Almost all individuals know what Syphilis is, but have no idea how serious this disease is. It is imperative to follow preventive measures. A healthy person is advised to avoid casual sex and observe hygiene rules in all public places. When visiting a medical facility, ask for a medical record.

After infection and successful treatment, the patient is not released from the diagnosis. He must undergo periodic examinations, consult with a neurologist, venereologist, mandatory preventive measures are necessary. Once a year, the infected person must undergo a cerebrospinal fluid test. Only if all of the above is observed, the prognosis will be positive.

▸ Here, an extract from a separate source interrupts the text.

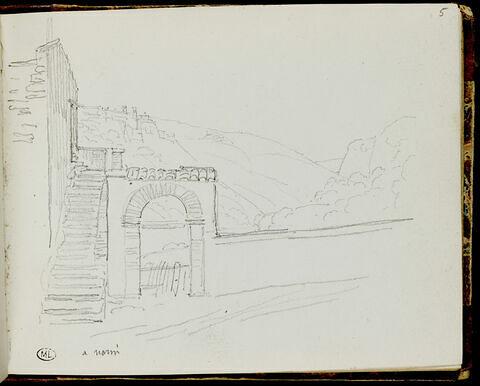 Paysage à Narni et notes manuscrites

Diagnosis of neurosyphilis

Positive serological reactions, characteristic neurological syndromes and changes in the cerebrospinal fluid (cytosis more than 8 - 10 in 1 mm3, protein more than 0.4 g/l and positive serological reactions) are the main criteria for the diagnosis of neurosyphilis. Computed tomography, magnetic resonance imaging, and positron emission tomography help in differential diagnosis.

Rice. 16. Lumbar puncture for neurosyphilis is a mandatory diagnostic procedure.